从 yahoo finance 的 html table 中提取数据 | Excel VBA 网页抓取

extract figures from a html table out of yahoo finance | Excel VBA webscraping

您好,我需要有关此代码的帮助,我正在尝试从此页面“收入历史记录”块中提取数据: https://finance.yahoo.com/quote/MSFT/analysis?p=MSFT

已经坐了 4 个小时并为此感到沮丧。
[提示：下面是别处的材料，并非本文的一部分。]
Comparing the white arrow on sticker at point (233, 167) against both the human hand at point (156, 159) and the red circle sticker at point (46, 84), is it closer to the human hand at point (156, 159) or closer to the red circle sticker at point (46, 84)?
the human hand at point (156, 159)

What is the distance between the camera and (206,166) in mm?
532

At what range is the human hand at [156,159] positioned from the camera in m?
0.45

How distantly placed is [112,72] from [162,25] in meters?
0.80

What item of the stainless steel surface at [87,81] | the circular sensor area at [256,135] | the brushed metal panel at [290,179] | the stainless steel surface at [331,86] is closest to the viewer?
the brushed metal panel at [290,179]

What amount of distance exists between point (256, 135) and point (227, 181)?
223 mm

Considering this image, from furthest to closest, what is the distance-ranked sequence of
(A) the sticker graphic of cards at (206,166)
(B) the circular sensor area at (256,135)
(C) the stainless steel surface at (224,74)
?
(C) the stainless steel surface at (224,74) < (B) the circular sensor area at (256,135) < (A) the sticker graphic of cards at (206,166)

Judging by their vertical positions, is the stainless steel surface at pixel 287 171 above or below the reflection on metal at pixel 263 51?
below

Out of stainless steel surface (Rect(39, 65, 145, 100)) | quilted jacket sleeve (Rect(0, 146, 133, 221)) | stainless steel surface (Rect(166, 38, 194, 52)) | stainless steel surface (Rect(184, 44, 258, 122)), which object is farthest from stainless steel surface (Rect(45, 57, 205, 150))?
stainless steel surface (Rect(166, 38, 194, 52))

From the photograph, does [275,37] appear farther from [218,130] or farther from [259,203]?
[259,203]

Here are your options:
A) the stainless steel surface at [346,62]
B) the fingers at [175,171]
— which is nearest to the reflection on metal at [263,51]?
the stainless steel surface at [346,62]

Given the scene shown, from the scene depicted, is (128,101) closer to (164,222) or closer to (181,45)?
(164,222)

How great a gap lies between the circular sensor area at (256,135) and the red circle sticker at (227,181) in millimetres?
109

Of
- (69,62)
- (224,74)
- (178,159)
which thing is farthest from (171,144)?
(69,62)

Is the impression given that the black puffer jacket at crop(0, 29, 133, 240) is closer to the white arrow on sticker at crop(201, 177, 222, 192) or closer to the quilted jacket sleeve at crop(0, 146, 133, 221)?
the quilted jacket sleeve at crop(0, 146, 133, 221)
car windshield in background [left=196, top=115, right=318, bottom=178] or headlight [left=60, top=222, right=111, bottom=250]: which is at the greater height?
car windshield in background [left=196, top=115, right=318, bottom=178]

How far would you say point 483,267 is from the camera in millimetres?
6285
非常感谢任何 help/hint!

问候米兰

Dim objIE As InternetExplorer
Dim aEle As HTMLDocument
Dim y As Long
Dim x As String
Dim lastrow As Long

Set objIE = New InternetExplorer

objIE.Visible = True

lastrow = Sheets("Table5").usedrange.Row - 1 + Sheets("Table5").usedrange.Rows.Count


For y = 11 To lastrow Step 2

x = Sheets("Table5").Range("A" & y).Value
If x = "" Then
Exit Sub
Else
objIE.navigate "https://finance.yahoo.com/quote/" & x & "/analysis?p=" & x

Do While objIE.Busy = True Or objIE.readyState <> 4: DoEvents: Loop

        For Each aEle In objIE.document.getElementsByClassName("BdT Bdc($seperatorColor)")
    
        'On Error Resume Next
        If InStr(aEle.innerText, "EPS Actual") > 0 Then
        Sheets("Table5").Range("T" & y).Value = aEle.Children(4).innerText
        Sheets("Table5").Range("U" & y).Value = aEle.Children(3).innerText
        Sheets("Table5").Range("V" & y).Value = aEle.Children(2).innerText
        Sheets("Table5").Range("W" & y).Value = aEle.Children(1).innerText

        Exit For
        End If
        Next
       
    
End If
Next y
End Sub

我喜欢使用来自 get hub 的 VBA Seleniumbasic Chrome 驱动程序的建议。我发现它更容易使用。然后,您可以使用 Chrome 扩展 RUTO XPath Finder,查找页面上元素的 XPath 和 table 引用。然后只需引用 xpath。两者都可以在没有管理员权限的情况下安装。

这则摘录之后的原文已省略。